I walked in and found myself in a huge, shadowy workroom. At the far end was a long wooden table. Two men were bent over the table, tinkering with a gray lawn mower and talking quietly.

I scraped my foot along the floor, hoping that would get their attention. It did. They both turned around slowly. They didn't say anything for a moment. They just looked at me. One bare lightbulb over their heads sent a dim golden light over them.

''You fellas fix lawn mowers?'' I asked.

The shorter man walked toward me. A smile slowly grew on his face. ''We like to think we do,'' he said. He was wearing green workpants and a soiled pink shirt. He held a wrench in one hand and kept tapping it into the palm of the other hand. His smile was growing wider and softer.

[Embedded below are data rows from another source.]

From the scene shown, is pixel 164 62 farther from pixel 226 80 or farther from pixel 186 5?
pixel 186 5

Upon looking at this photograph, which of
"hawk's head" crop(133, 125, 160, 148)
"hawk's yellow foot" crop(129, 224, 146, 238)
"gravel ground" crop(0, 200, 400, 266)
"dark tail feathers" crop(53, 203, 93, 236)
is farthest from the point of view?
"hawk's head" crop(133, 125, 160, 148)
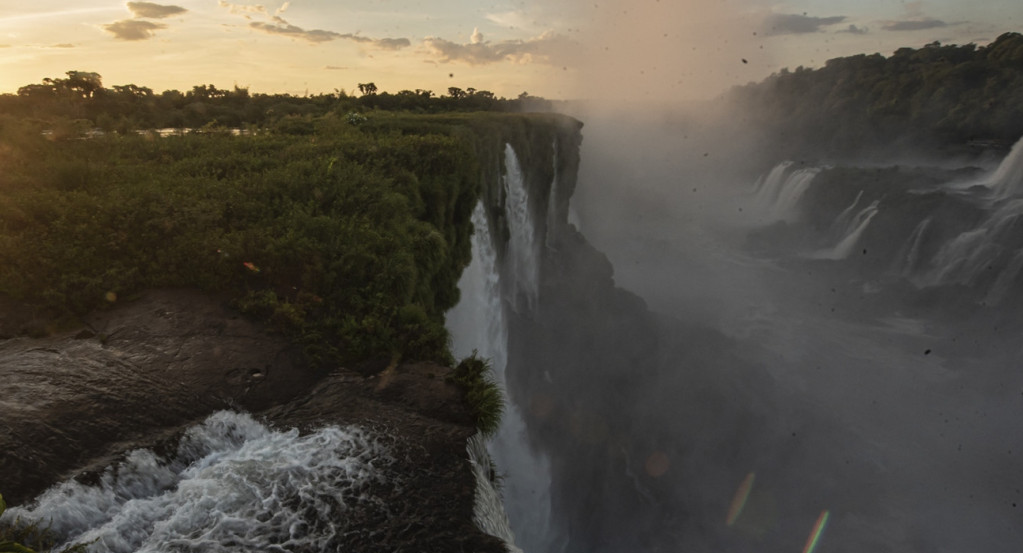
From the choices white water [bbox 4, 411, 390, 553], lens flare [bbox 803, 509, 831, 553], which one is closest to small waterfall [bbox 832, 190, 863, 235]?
lens flare [bbox 803, 509, 831, 553]

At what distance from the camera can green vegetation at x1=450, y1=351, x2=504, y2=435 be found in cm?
611

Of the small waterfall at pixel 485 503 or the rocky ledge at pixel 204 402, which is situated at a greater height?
the rocky ledge at pixel 204 402

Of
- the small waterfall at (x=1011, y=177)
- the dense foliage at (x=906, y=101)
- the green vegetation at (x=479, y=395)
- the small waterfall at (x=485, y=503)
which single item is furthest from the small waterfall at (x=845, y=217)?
the small waterfall at (x=485, y=503)

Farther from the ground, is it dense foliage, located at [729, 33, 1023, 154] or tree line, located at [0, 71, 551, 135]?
dense foliage, located at [729, 33, 1023, 154]

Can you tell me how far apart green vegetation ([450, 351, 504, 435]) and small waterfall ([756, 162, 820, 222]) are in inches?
1994

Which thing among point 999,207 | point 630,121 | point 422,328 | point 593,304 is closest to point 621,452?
point 593,304

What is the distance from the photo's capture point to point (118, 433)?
498 cm

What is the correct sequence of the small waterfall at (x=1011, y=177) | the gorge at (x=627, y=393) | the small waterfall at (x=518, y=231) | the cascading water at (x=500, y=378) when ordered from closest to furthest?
the gorge at (x=627, y=393)
the cascading water at (x=500, y=378)
the small waterfall at (x=518, y=231)
the small waterfall at (x=1011, y=177)

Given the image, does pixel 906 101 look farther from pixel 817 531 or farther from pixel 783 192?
pixel 817 531

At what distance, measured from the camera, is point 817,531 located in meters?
17.0

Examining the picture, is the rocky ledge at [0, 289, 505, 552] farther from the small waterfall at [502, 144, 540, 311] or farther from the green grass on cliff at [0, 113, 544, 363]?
the small waterfall at [502, 144, 540, 311]

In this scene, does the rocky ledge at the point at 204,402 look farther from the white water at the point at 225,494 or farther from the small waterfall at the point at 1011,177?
the small waterfall at the point at 1011,177

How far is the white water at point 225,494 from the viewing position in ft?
13.1

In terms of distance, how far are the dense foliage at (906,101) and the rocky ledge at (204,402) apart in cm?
6945
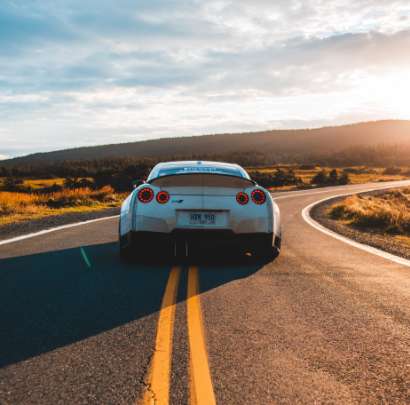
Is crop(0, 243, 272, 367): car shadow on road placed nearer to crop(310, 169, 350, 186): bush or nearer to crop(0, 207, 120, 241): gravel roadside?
crop(0, 207, 120, 241): gravel roadside

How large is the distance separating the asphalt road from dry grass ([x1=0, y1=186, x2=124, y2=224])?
9.30 metres

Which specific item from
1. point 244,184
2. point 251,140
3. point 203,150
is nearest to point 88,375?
point 244,184

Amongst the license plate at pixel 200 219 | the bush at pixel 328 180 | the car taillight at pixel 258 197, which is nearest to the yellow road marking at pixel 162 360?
Answer: the license plate at pixel 200 219

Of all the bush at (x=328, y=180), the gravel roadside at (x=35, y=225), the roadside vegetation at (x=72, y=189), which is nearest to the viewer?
the gravel roadside at (x=35, y=225)

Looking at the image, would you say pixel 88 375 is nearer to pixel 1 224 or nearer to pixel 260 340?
pixel 260 340

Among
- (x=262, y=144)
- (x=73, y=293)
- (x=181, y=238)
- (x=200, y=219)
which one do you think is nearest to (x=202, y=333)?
(x=73, y=293)

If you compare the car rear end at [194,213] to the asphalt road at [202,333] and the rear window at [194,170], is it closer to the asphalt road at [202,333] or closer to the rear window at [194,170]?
the rear window at [194,170]

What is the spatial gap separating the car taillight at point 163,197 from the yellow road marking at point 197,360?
1915mm

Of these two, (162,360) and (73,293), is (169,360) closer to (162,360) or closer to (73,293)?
(162,360)

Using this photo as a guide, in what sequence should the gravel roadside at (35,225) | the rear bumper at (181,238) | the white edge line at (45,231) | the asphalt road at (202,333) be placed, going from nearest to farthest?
1. the asphalt road at (202,333)
2. the rear bumper at (181,238)
3. the white edge line at (45,231)
4. the gravel roadside at (35,225)

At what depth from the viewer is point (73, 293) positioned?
5.39 m

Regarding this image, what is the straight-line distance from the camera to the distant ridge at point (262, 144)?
142m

''Let's see what you brought us,'' he said.

We unloaded my mower from the back of the car. I pushed it into the shop, and the two men bent over it with great interest. They poked at it here and there. Several times they looked at one another and nodded or muttered something. At one point they both knelt on the oily cement floor and stared closely at the carburetor. They stayed that way for a good 30 seconds, staring and poking and murmuring. The dim lightbulb overhead was moving slightly in a breeze coming in through the open door.

The taller one stood up. His baggy blue T-shirt said ''Mystic Road Race 1980 .''

''Yep,'' he said.

I didn't know what ''Yep'' meant.

''Yep,'' he said again. He was wiping his hands on a cloth.

''Think you can fix it?'' I asked. ''Yep. Fine engine. 'Minds me of my daddy's old Briggs and Stratton. Thing must've cut a thousand lawns in its day.''

The shorter man wrote me out a ticket. ''Be ready on Wednesday,'' he said. He was slapping the wrench into his hand. The soft smile was still there.

They both walked with me out to the car. The sunlight was very bright after the dimness of the shop.

''Thanks a lot,'' I said.

''Yep,'' they both said.

I drove up the street to the grocery store to buy some milk. On the way back, I passed the shop again. My old green mower was out on the sidewalk. The two men were sprawled out on their stomachs, examining the engine. The sunlight made the taller man's blue shirt seem very bright. I noticed, just briefly, the dim lightbulb flickering in the light breeze far back in the darkness of the workroom.

I remember smiling a lot as I drove home. It was wonderful to think of how fortunate that ancient mower was. I pictured it shining and purring across my lawn come Wednesday.